The Mews, or Regeneration of the Urban Fabric
Streets are the arteries of our cities. Represented approach for a small commercial re-development in downtown Toronto questions what street retail can be in the twenty-first century – more specifically, in dense, mixed-use urban neighbourhoods undergoing massive change. Acting on the public realm by giving public spaces back to the city, the proposal called The Mews merges civic and commercial life.
Taking cues from the neighbourhood’s fabric and rich history, a narrow mews cuts through the site, restoring a lost mid-block connection and expanding on the existing network of Victoria-era pedestrian laneways. The project’s diagonal is the natural urban response to reviving this lost fabric by providing a publicly accessible, commercially charged, open to the sky connection, animated by a variety of stacked uses: retail, office, dining and art galleries, spilling into the newly reclaimed outdoor spaces.
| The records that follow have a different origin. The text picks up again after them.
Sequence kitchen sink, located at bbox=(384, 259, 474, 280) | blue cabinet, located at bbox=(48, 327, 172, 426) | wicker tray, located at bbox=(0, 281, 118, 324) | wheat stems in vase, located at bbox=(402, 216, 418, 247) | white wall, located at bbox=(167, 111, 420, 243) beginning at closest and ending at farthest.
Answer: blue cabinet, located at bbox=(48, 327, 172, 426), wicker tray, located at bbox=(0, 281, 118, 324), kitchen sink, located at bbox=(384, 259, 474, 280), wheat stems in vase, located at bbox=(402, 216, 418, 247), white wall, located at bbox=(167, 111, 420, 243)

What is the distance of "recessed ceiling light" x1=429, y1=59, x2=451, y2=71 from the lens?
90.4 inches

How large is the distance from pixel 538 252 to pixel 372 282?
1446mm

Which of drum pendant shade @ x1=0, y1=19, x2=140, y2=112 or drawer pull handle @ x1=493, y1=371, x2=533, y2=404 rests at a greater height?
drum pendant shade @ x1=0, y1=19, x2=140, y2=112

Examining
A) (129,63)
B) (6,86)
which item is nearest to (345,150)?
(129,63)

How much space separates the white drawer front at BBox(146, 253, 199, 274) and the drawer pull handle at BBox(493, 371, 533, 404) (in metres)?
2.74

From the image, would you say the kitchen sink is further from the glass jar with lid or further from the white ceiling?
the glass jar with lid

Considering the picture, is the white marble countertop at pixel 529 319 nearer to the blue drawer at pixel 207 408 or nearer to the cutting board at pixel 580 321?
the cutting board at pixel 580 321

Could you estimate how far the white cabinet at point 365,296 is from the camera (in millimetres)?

Animated through three “urban rooms” – forecourt, passage and courtyard – the design focuses on a community-centered retail strategy.
Three distinct buildings vary in height maximizing sun exposure and quality of light. The prominent wall kink creates juxtaposing experience of compression and reflection in the lower portion, while opening to the sky in the upper. Local to Eastern Canada, natural, sun-absorbing stone, draws the pedestrian closer to the facade further enhancing the pedestrian-retail dynamic.